Source extract –
Predicting NCAA Basketball Game Results
ML4641 - Team 30
Introduction
National sports, and notably college basketball, has proliferated throughout society and has garnered millions of fans throughout the world. With NCAA basketball becoming a premier form of entertainment, it becomes important to be able to predict these games for several reasons. Bunker and Thabtah [1] analyzed the proficiency of using artificial neural networks to predict outcomes of games and found the average performance of this model to be around 67.5%. Fialho et al. [2] reviewed different models such as artificial neural networks and support vector machines when applied to soccer and suggested that neural networks over the other methods due to their higher accuracy. Jain and Kaur [3] used Caret algorithm to pre-process the data and Boruta algorithm for features selection. The trained SVM then produced accuracy averaging 86%. With these studies in mind, an effective plan for developing a predictive model for NCAA basketball games can be made.
Problem Definition
With sports betting finding immense popularity in today’s society, it becomes desirable to investigate whether machine learning techniques provide any advantages. A successful predictive model would lead to huge financial implications in a lucrative industry.
Data Collection
The dataset we used for data collection was gathered from the College Basketball Dataset provided by Kaggle, which contained NCAA games from 2013 up until 2021. We used a Python based scraper to collect data from around 60,000 games from all 8 seasons, but to make it more efficient, we randomly selected teams in each season to collect data from. The features we are most interested in looking at are the venue the teams played at (home, away, or neutral) and the winner/loser outcome of the game. An important observation from the outcome that we want to investigate further is how a winning/loss streak can greatly impact a team’s morality and potentially their performance within the next games they play. As an additional feature, we will add the most recently played game’s outcome as part of the dataset to see its potential influence on its respective current game. For data cleaning, all rows that contained any NaN’s were removed from the dataset, and binarization techniques for feature data were used to convert home, neutral, and aways to 1, 0, and -1, and wins and losses to 1 and -1, respectively. The scraper file, implementation of binarization and data cleaning, as well as example tables of the data can be found within the GitHub and Jupyter notebook. Below shows the final cleaned dataset of features.

Exercise brief – How would you render this sentence from the NCAA basketball prediction page in Spanish: "A successful predictive model would lead to huge financial implications in a lucrative industry." None of this data is needed.

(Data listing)
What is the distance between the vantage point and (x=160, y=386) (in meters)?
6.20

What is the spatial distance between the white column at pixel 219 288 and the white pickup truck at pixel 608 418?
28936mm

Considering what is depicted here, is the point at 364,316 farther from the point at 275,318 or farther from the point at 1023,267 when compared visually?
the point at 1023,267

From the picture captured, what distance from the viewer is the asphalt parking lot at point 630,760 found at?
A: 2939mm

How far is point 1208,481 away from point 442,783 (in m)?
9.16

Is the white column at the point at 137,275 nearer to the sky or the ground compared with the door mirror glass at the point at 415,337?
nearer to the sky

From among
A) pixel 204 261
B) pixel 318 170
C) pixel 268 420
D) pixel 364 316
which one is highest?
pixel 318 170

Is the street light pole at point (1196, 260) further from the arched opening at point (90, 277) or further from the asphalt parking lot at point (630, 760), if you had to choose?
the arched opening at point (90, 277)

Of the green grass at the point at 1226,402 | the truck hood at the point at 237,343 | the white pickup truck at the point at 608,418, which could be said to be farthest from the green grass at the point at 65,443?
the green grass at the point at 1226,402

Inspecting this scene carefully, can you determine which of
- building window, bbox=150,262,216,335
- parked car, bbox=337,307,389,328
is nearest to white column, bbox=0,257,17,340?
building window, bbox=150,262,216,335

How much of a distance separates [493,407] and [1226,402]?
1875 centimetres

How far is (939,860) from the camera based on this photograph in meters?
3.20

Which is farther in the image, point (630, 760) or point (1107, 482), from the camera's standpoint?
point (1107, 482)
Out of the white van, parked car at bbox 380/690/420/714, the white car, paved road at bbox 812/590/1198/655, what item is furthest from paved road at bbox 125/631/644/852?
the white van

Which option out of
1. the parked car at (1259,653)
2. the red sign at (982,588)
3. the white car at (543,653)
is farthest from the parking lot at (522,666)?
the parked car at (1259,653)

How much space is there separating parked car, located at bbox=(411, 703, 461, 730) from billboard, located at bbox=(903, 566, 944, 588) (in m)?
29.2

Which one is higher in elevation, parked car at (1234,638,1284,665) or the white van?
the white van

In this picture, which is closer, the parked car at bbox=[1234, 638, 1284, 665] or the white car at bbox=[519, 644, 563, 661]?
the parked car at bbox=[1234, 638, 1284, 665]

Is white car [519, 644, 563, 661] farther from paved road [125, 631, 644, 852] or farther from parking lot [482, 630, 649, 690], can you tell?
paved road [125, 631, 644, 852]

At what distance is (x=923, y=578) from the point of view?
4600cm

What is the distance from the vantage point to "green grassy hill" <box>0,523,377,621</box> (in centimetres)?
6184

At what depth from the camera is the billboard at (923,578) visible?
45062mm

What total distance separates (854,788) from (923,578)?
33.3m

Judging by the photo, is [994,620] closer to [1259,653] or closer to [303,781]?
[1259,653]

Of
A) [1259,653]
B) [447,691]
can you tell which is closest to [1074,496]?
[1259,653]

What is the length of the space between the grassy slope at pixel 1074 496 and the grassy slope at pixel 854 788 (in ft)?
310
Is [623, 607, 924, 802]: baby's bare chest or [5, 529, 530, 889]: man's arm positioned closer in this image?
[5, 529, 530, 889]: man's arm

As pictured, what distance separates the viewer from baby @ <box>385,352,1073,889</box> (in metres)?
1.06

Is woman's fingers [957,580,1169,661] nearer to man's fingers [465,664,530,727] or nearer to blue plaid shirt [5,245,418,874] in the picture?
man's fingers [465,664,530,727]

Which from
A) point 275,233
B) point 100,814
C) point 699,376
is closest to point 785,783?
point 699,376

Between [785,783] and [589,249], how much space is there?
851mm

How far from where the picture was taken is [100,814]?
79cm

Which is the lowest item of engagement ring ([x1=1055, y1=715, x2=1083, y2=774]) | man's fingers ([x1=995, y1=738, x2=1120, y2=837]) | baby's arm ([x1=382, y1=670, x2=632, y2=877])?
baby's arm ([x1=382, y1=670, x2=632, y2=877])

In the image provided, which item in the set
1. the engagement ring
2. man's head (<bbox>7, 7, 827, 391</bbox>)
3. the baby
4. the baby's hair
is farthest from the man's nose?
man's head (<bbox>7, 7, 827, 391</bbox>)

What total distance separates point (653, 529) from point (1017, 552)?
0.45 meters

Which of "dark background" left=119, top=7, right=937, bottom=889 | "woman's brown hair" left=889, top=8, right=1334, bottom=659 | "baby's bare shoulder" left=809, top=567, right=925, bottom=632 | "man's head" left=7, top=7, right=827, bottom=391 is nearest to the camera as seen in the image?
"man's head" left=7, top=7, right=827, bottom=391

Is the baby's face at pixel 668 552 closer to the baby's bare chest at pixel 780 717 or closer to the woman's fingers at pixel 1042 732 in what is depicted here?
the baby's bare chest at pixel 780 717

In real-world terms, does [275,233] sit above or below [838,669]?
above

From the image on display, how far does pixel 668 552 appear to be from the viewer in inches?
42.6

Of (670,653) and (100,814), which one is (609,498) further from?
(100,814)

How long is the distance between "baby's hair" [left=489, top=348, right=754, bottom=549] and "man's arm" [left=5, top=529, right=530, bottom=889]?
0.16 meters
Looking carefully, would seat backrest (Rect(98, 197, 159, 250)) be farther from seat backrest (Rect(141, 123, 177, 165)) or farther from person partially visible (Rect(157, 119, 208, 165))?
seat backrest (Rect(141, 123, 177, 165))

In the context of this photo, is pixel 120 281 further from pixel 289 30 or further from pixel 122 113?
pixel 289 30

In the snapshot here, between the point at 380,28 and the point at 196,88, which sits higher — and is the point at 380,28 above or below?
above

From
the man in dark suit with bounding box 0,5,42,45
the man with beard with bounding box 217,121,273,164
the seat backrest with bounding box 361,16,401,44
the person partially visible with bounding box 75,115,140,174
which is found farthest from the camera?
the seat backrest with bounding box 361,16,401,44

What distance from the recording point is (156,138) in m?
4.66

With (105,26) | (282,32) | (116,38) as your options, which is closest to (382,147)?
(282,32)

The answer – Un modelo predictivo exitoso conduciría a enormes implicaciones financieras en una industria lucrativa.